But all the same, it's hard to ignore the fact that whereas Walmart, Target and Instacart all charge delivery fees -- either via per-order fees or subscription services that cost a little under $100 per year -- Amazon Fresh doesn't. And the reasons for this appear to go beyond Amazon's age-old willingness to absorb short-term losses on new ventures.
Selling groceries is by and large a low-margin, highly-competitive business even when customers are responsible for driving to and from a grocery store, picking the items they want to buy off of shelves, waiting in a checkout line to pay for them and loading and unloading them from a car. Relieve a customer of having to do all this work, and now it really becomes hard to turn a profit...particularly if your infrastructure was built on the assumption that the customer would be handling all this work.
Walmart and Target's stores, and the stores of Instacart's retail partners, were built with this assumption in mind. Amazon Fresh, on the other hand, is being built from the ground up to handle online orders.

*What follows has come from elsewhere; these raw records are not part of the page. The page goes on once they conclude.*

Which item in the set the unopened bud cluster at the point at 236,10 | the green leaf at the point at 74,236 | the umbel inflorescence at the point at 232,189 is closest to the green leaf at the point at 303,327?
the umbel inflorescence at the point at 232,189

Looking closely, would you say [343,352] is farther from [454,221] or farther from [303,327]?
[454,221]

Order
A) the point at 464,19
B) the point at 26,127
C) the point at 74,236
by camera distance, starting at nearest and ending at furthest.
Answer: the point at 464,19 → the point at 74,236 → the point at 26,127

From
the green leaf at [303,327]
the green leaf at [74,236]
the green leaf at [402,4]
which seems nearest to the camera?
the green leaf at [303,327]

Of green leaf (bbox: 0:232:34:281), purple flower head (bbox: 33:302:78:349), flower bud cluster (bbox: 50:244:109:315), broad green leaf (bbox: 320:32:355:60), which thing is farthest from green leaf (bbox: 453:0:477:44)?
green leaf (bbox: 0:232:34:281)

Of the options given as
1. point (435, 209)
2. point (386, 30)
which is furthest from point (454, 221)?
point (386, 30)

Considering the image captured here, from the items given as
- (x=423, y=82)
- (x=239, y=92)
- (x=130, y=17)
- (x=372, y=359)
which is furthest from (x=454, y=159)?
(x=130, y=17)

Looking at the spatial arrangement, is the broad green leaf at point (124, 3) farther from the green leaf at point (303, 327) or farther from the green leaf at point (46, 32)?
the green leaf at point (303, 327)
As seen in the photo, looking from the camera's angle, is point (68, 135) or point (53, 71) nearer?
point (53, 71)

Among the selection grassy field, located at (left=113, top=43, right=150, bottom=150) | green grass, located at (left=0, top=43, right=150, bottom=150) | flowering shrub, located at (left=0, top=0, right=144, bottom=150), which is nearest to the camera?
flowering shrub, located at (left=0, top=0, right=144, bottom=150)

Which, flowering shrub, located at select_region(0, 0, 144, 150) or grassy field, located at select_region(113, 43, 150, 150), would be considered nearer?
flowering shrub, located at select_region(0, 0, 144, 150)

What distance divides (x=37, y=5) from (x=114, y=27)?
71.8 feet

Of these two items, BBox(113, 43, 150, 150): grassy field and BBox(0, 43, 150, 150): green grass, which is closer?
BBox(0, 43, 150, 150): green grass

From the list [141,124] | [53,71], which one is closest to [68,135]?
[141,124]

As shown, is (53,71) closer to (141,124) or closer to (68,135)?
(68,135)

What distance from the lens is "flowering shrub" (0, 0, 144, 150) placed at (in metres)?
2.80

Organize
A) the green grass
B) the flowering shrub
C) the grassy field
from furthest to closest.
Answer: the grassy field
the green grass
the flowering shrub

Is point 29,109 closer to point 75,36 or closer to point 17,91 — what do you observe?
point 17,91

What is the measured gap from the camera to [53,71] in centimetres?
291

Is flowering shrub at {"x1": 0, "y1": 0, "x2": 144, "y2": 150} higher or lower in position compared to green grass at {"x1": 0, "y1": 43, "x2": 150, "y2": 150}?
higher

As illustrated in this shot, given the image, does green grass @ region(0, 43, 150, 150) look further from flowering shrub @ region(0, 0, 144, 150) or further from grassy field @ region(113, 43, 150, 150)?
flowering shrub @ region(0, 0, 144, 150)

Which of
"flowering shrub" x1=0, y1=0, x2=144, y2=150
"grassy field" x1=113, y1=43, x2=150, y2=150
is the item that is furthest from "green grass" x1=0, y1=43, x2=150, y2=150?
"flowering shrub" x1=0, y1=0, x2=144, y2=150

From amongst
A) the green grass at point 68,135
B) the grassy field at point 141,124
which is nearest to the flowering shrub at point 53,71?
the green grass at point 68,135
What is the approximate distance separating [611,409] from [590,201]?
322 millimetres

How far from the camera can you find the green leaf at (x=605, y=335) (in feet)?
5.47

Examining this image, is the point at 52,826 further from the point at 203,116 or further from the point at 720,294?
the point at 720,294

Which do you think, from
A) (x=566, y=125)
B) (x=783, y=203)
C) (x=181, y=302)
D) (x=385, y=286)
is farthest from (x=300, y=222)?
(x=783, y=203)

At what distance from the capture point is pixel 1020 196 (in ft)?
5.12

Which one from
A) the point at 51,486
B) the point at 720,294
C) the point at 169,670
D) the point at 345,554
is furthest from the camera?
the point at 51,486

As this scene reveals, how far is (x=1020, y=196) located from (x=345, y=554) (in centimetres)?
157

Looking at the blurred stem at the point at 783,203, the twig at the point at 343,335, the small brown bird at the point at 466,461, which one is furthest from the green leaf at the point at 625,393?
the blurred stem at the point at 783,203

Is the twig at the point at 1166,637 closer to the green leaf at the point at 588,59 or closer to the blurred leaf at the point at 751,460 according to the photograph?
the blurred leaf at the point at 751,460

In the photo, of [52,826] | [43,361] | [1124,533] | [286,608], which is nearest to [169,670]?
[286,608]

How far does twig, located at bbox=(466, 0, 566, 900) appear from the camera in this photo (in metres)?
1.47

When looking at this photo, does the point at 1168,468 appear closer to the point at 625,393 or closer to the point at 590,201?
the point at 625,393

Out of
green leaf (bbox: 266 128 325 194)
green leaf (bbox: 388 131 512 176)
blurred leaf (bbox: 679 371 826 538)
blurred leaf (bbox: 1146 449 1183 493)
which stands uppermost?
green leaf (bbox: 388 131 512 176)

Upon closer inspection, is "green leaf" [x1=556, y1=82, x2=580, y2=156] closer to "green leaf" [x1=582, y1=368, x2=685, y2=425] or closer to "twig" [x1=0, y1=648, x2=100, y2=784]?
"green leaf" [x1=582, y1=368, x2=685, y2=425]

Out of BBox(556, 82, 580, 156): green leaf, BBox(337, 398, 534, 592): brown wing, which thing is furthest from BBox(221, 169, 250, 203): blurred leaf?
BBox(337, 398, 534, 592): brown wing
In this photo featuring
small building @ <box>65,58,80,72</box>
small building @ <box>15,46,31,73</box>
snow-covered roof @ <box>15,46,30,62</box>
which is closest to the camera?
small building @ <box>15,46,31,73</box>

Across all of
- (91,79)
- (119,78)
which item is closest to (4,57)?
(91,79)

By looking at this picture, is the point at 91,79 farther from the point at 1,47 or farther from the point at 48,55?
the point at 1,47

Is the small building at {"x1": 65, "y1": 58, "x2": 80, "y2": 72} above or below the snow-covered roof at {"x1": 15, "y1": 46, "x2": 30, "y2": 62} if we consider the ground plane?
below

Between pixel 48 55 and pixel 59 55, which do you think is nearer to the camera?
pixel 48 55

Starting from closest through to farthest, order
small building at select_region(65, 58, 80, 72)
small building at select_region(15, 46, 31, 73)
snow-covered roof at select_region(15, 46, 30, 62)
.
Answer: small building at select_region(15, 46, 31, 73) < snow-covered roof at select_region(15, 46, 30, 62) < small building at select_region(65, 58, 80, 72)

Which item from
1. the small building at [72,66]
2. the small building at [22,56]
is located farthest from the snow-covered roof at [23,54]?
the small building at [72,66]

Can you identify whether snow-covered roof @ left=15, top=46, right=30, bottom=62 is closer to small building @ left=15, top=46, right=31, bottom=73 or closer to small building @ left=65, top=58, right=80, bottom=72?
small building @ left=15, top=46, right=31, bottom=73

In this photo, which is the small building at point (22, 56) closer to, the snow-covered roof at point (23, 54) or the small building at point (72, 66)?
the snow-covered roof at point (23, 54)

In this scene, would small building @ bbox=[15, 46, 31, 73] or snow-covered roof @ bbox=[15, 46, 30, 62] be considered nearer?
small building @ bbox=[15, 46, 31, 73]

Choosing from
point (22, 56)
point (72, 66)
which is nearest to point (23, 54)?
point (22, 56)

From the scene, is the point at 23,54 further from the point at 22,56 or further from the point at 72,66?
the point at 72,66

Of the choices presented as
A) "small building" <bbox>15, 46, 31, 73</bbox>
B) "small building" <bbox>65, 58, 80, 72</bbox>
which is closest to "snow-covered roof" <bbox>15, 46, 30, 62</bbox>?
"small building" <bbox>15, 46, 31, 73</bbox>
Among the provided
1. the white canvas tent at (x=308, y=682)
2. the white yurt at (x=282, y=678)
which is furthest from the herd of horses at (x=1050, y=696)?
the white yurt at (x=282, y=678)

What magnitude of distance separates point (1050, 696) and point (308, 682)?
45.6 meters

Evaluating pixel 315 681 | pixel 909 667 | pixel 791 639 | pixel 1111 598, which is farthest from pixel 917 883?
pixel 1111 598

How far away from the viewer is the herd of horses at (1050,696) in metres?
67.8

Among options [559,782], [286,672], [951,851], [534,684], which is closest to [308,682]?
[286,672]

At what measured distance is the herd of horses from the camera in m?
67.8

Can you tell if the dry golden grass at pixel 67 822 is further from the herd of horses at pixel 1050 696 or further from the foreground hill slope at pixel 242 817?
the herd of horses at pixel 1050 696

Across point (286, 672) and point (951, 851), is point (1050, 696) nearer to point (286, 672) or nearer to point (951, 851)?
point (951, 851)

Whereas grocery delivery orders fielded by Walmart, Target/Shipt and Instacart are generally fulfilled by individual shoppers navigating bricks-and-mortar stores -- in Instacart's case, the shoppers also have to check out of a store the old-fashioned way -- Amazon Fresh orders are generally fulfilled via Amazon warehouses. And Amazon continues investing heavily in making its warehouses as efficient as possible, in part by deploying hundreds of thousands of robots.
In addition, whereas Walmart, Target/Shipt and Instacart deliveries are generally performed by gig workers using their own cars (Walmart, for its part, relies heavily on DoorDash drivers), Amazon Fresh orders are usually delivered using Amazon's large and growing fleet of delivery vans (used by both Amazon employees and third-party contractors) featuring plenty of shelf space. Aside from being able to deliver a lot more groceries per trip, the fact that this delivery fleet can be simultaneously used to handle both Amazon's grocery orders and its considerable non-grocery orders can also help give Amazon a lower per-order delivery cost.
Walmart, it's worth noting, has been experimenting with creating miniature, robot-packed, fulfillment centers at retail stores to help service online grocery orders. And in time, it's conceivable that Walmart will try to lower its per-order delivery costs by building its own fleet of delivery vans.
Nonetheless, at this moment, the fact that Amazon can leverage a giant fulfillment and logistics infrastructure built from the ground up to support e-commerce looks like a pretty valuable long-term advantage when it comes to profitably supporting grocery deliveries at scale -- even if the infrastructures built by rivals to support bricks-and-mortar retail are a major short-term advantage when it comes to quickly scaling their online grocery operations during a time of high demand.